- **EXTRACT**:
********************

The barn has a temperature-controlled wine room. On its second story are a storage room, a guest room with a window air-conditioning unit and a full bathroom.

The party barn was not always in such pristine condition.

During the 1980s, the barn fell into disrepair. The lot around it came up for sale (as a regular home site in the Long Canyon neighborhood, which was then being developed), and it looked like the barn would probably be torn down by whoever bought the land.

But Jan and Doug Dwyer of Austin bought the property in the ’80s “because we just fell in love with the setting and the barn,” Jan Dwyer said.

The Dwyers initially planned to renovate the barn and live in it, but when that turned out not to be feasible, they hired architects Charles Willard Moore and Arthur Andersson to design a modern farmhouse that would complement the barn. Moore was an award-winning professor of architecture at the University of Texas, nationally known for his innovative designs. Andersson was responsible for most of the design of the home, with Moore’s input, Jan Dwyer said.

The Dwyers also had the barn “re-skinned,” replacing the wood and restoring the structure to good condition.

The contemporary farmhouse was built in 1994, next to the barn.

In 2001, Kim Britt bought the property — house, barn and land — from the Dwyers. Britt works for Dell Inc. and handles Dell product placement in movies and television.

Britt made improvements, filling the grounds with trees and flowers, fully fencing a large back yard and installing terraced beds.

The house takes advantage of the natural setting. Two of its most attractive spaces are the spacious wraparound porch on the first floor and the second-floor screened porch, both of which overlook the lawn, garden and mini-vineyard. Britt planted cabernet and barbera grapevines, and both types are thriving.

Inside the 3,588-square-foot house, the formal living and formal dining room have oak hardwood floors. There is a first-floor bedroom with a Murphy bed and full bathroom.

The kitchen and family room have farm-style brick floors. The kitchen was remodeled in 2005 and has a granite center island, mosaic tile glass accents in the backsplash, glass-front cabinets and a large amount of storage space. There is a five-burner gas range on the center island.

********************

- **DATASET CONTENT**:
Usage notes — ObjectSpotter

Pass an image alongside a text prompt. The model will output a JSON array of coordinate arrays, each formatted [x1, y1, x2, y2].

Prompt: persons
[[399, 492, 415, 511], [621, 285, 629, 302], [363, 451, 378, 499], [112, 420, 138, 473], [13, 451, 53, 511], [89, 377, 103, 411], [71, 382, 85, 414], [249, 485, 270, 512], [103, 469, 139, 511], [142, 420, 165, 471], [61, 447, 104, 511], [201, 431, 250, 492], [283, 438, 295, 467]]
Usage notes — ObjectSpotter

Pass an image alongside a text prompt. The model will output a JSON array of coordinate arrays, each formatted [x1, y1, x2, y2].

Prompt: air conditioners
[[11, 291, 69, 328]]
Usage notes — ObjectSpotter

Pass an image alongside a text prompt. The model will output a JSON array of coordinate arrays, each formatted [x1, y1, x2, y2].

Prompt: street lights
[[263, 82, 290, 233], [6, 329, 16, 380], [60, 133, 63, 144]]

********************

- **TO DO**: From the barn story, copy word for word the part that starts with the words containing "In 2001, Kim" and ends with "installing terraced beds.". The data is separate material and isn't part of the barn story.

- **RESPONSE TO THE TASK**:
In 2001, Kim Britt bought the property — house, barn and land — from the Dwyers. Britt works for Dell Inc. and handles Dell product placement in movies and television.

Britt made improvements, filling the grounds with trees and flowers, fully fencing a large back yard and installing terraced beds.